The Inane AsylumÔ - Congress and its Inmates
By Bernard Levy
Webster’s New World Dictionary, Third College Edition, definitions:
Congress reconvenes this week with full politics in play. Hardball is the name of the game, and all softball equipment has been removed from its chambers to make room for the Louisville Sluggers. By all accounts, the GOP leaders in both the Senate and House will concentrate on those issues that can save their seats, namely the area in which polls give President Bush the highest ratings (still substantially under 50 percent approval rating), antiterrorism and security issues.

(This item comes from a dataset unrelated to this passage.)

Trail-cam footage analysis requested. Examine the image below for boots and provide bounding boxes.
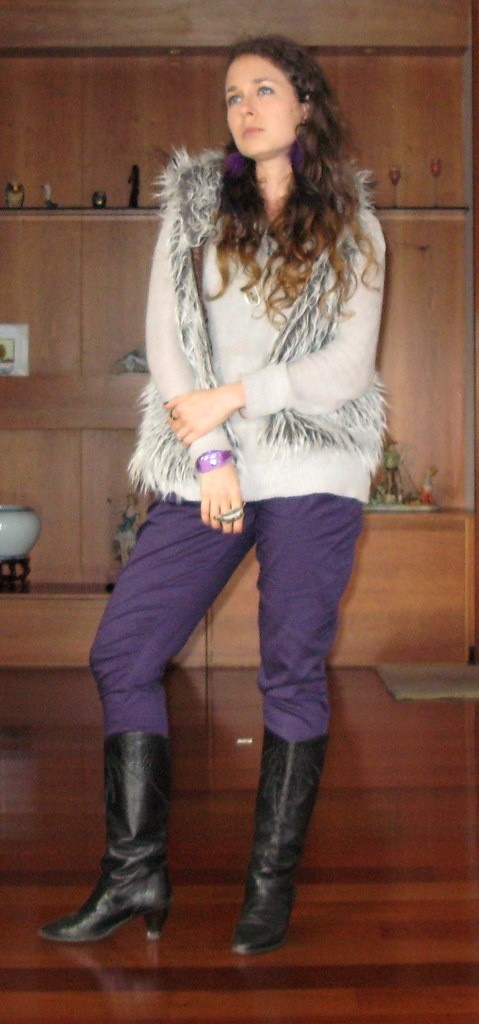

But, wait, what about the American public? What does Congress have in store to accomplish for us this abbreviated session, which most government watchers believe will have approximately 15 legislative days before anticipated adjournment on September 29th? Not much. Low on both Houses’ agendas are domestic matters, including promised simplification of senior medication drug plans, comprehensive immigration legislation and meaningful limitations on lobbying activities.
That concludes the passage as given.